Aim of the exercise: The required output is the full listing below, reproduced word for word.

Available data:
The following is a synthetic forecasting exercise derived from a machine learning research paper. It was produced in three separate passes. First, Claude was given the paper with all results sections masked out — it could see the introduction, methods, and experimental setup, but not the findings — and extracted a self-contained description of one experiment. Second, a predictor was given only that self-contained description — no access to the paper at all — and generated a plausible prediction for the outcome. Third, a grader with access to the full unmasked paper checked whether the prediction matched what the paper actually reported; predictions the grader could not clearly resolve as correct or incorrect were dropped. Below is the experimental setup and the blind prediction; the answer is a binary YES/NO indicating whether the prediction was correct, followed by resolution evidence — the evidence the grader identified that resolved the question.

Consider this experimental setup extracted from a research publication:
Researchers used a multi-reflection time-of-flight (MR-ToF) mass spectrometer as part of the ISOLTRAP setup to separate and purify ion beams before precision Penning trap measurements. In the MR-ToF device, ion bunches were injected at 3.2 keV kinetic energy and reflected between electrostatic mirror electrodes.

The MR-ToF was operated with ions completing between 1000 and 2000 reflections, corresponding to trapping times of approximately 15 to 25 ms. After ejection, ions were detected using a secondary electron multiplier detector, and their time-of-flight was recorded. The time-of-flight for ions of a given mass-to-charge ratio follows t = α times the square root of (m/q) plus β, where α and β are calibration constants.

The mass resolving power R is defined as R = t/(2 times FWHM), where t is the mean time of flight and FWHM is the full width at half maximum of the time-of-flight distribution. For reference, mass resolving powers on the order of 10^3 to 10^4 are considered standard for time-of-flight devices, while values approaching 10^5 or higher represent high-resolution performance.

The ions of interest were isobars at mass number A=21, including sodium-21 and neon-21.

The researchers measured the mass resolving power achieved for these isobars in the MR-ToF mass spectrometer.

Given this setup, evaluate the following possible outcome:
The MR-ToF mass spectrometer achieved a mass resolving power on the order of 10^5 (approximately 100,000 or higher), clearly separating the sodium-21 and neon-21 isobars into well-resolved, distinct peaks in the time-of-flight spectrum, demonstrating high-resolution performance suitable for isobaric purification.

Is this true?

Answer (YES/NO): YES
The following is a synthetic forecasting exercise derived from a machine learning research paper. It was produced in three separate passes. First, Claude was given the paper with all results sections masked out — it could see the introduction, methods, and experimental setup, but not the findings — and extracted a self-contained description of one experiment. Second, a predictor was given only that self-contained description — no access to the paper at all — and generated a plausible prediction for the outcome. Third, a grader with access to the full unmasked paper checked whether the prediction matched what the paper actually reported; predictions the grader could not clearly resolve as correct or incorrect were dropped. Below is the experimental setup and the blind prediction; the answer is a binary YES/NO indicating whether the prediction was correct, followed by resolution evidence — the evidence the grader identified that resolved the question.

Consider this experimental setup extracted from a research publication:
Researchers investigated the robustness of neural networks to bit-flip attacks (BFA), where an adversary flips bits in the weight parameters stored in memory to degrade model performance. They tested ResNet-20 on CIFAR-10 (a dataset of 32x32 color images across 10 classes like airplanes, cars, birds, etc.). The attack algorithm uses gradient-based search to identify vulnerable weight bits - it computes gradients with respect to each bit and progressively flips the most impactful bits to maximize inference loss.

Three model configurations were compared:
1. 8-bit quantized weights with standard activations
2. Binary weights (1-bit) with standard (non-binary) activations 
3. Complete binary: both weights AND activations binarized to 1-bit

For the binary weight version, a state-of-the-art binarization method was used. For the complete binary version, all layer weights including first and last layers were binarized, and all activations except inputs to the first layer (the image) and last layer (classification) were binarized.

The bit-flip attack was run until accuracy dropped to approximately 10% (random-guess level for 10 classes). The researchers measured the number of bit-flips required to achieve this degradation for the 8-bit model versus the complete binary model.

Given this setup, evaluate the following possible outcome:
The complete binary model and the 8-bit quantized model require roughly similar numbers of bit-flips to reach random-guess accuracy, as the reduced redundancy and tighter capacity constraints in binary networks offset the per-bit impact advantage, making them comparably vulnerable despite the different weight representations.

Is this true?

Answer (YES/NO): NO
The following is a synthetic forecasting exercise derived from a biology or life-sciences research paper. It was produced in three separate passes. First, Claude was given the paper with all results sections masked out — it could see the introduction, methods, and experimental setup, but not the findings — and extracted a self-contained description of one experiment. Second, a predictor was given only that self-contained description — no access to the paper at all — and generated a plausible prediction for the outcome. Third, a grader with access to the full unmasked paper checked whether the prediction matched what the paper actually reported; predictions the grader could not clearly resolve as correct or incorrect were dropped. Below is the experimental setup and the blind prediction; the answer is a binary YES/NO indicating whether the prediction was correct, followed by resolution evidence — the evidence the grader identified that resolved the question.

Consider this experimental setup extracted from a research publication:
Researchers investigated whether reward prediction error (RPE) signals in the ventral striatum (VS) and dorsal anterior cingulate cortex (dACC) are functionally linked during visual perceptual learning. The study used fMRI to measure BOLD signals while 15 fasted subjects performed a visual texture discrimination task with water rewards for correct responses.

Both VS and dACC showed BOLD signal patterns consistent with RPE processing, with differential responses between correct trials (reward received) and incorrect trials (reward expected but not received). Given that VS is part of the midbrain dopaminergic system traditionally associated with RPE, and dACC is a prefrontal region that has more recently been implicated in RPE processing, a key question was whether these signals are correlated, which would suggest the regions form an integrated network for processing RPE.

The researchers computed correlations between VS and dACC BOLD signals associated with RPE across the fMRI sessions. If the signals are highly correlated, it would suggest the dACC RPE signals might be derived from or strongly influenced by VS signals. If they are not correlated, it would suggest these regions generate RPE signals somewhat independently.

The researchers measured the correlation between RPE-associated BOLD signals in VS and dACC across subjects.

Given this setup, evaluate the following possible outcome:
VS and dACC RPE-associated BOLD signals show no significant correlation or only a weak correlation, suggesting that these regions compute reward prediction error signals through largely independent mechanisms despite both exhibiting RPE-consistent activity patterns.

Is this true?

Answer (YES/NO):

Exercise answer:
The following is a synthetic forecasting exercise derived from a machine learning research paper. It was produced in three separate passes. First, Claude was given the paper with all results sections masked out — it could see the introduction, methods, and experimental setup, but not the findings — and extracted a self-contained description of one experiment. Second, a predictor was given only that self-contained description — no access to the paper at all — and generated a plausible prediction for the outcome. Third, a grader with access to the full unmasked paper checked whether the prediction matched what the paper actually reported; predictions the grader could not clearly resolve as correct or incorrect were dropped. Below is the experimental setup and the blind prediction; the answer is a binary YES/NO indicating whether the prediction was correct, followed by resolution evidence — the evidence the grader identified that resolved the question.

Consider this experimental setup extracted from a research publication:
Researchers used a multi-reflection time-of-flight (MR-ToF) mass spectrometer as part of the ISOLTRAP setup to separate and purify ion beams before precision Penning trap measurements. In the MR-ToF device, ion bunches were injected at 3.2 keV kinetic energy and reflected between electrostatic mirror electrodes.

The MR-ToF was operated with ions completing between 1000 and 2000 reflections, corresponding to trapping times of approximately 15 to 25 ms. After ejection, ions were detected using a secondary electron multiplier detector, and their time-of-flight was recorded. The time-of-flight for ions of a given mass-to-charge ratio follows t = α times the square root of (m/q) plus β, where α and β are calibration constants.

The mass resolving power R is defined as R = t/(2 times FWHM), where t is the mean time of flight and FWHM is the full width at half maximum of the time-of-flight distribution. For reference, mass resolving powers on the order of 10^3 to 10^4 are considered standard for time-of-flight devices, while values approaching 10^5 or higher represent high-resolution performance.

The ions of interest were isobars at mass number A=21, including sodium-21 and neon-21.

The researchers measured the mass resolving power achieved for these isobars in the MR-ToF mass spectrometer.

Given this setup, evaluate the following possible outcome:
The MR-ToF mass spectrometer achieved a mass resolving power on the order of 10^5 (approximately 100,000 or higher), clearly separating the sodium-21 and neon-21 isobars into well-resolved, distinct peaks in the time-of-flight spectrum, demonstrating high-resolution performance suitable for isobaric purification.

Is this true?

Answer (YES/NO): YES
The following is a synthetic forecasting exercise derived from a machine learning research paper. It was produced in three separate passes. First, Claude was given the paper with all results sections masked out — it could see the introduction, methods, and experimental setup, but not the findings — and extracted a self-contained description of one experiment. Second, a predictor was given only that self-contained description — no access to the paper at all — and generated a plausible prediction for the outcome. Third, a grader with access to the full unmasked paper checked whether the prediction matched what the paper actually reported; predictions the grader could not clearly resolve as correct or incorrect were dropped. Below is the experimental setup and the blind prediction; the answer is a binary YES/NO indicating whether the prediction was correct, followed by resolution evidence — the evidence the grader identified that resolved the question.

Consider this experimental setup extracted from a research publication:
Researchers investigated the robustness of neural networks to bit-flip attacks (BFA), where an adversary flips bits in the weight parameters stored in memory to degrade model performance. They tested ResNet-20 on CIFAR-10 (a dataset of 32x32 color images across 10 classes like airplanes, cars, birds, etc.). The attack algorithm uses gradient-based search to identify vulnerable weight bits - it computes gradients with respect to each bit and progressively flips the most impactful bits to maximize inference loss.

Three model configurations were compared:
1. 8-bit quantized weights with standard activations
2. Binary weights (1-bit) with standard (non-binary) activations 
3. Complete binary: both weights AND activations binarized to 1-bit

For the binary weight version, a state-of-the-art binarization method was used. For the complete binary version, all layer weights including first and last layers were binarized, and all activations except inputs to the first layer (the image) and last layer (classification) were binarized.

The bit-flip attack was run until accuracy dropped to approximately 10% (random-guess level for 10 classes). The researchers measured the number of bit-flips required to achieve this degradation for the 8-bit model versus the complete binary model.

Given this setup, evaluate the following possible outcome:
The complete binary model and the 8-bit quantized model require roughly similar numbers of bit-flips to reach random-guess accuracy, as the reduced redundancy and tighter capacity constraints in binary networks offset the per-bit impact advantage, making them comparably vulnerable despite the different weight representations.

Is this true?

Answer (YES/NO): NO
The following is a synthetic forecasting exercise derived from a biology or life-sciences research paper. It was produced in three separate passes. First, Claude was given the paper with all results sections masked out — it could see the introduction, methods, and experimental setup, but not the findings — and extracted a self-contained description of one experiment. Second, a predictor was given only that self-contained description — no access to the paper at all — and generated a plausible prediction for the outcome. Third, a grader with access to the full unmasked paper checked whether the prediction matched what the paper actually reported; predictions the grader could not clearly resolve as correct or incorrect were dropped. Below is the experimental setup and the blind prediction; the answer is a binary YES/NO indicating whether the prediction was correct, followed by resolution evidence — the evidence the grader identified that resolved the question.

Consider this experimental setup extracted from a research publication:
Researchers investigated whether reward prediction error (RPE) signals in the ventral striatum (VS) and dorsal anterior cingulate cortex (dACC) are functionally linked during visual perceptual learning. The study used fMRI to measure BOLD signals while 15 fasted subjects performed a visual texture discrimination task with water rewards for correct responses.

Both VS and dACC showed BOLD signal patterns consistent with RPE processing, with differential responses between correct trials (reward received) and incorrect trials (reward expected but not received). Given that VS is part of the midbrain dopaminergic system traditionally associated with RPE, and dACC is a prefrontal region that has more recently been implicated in RPE processing, a key question was whether these signals are correlated, which would suggest the regions form an integrated network for processing RPE.

The researchers computed correlations between VS and dACC BOLD signals associated with RPE across the fMRI sessions. If the signals are highly correlated, it would suggest the dACC RPE signals might be derived from or strongly influenced by VS signals. If they are not correlated, it would suggest these regions generate RPE signals somewhat independently.

The researchers measured the correlation between RPE-associated BOLD signals in VS and dACC across subjects.

Given this setup, evaluate the following possible outcome:
VS and dACC RPE-associated BOLD signals show no significant correlation or only a weak correlation, suggesting that these regions compute reward prediction error signals through largely independent mechanisms despite both exhibiting RPE-consistent activity patterns.

Is this true?

Answer (YES/NO):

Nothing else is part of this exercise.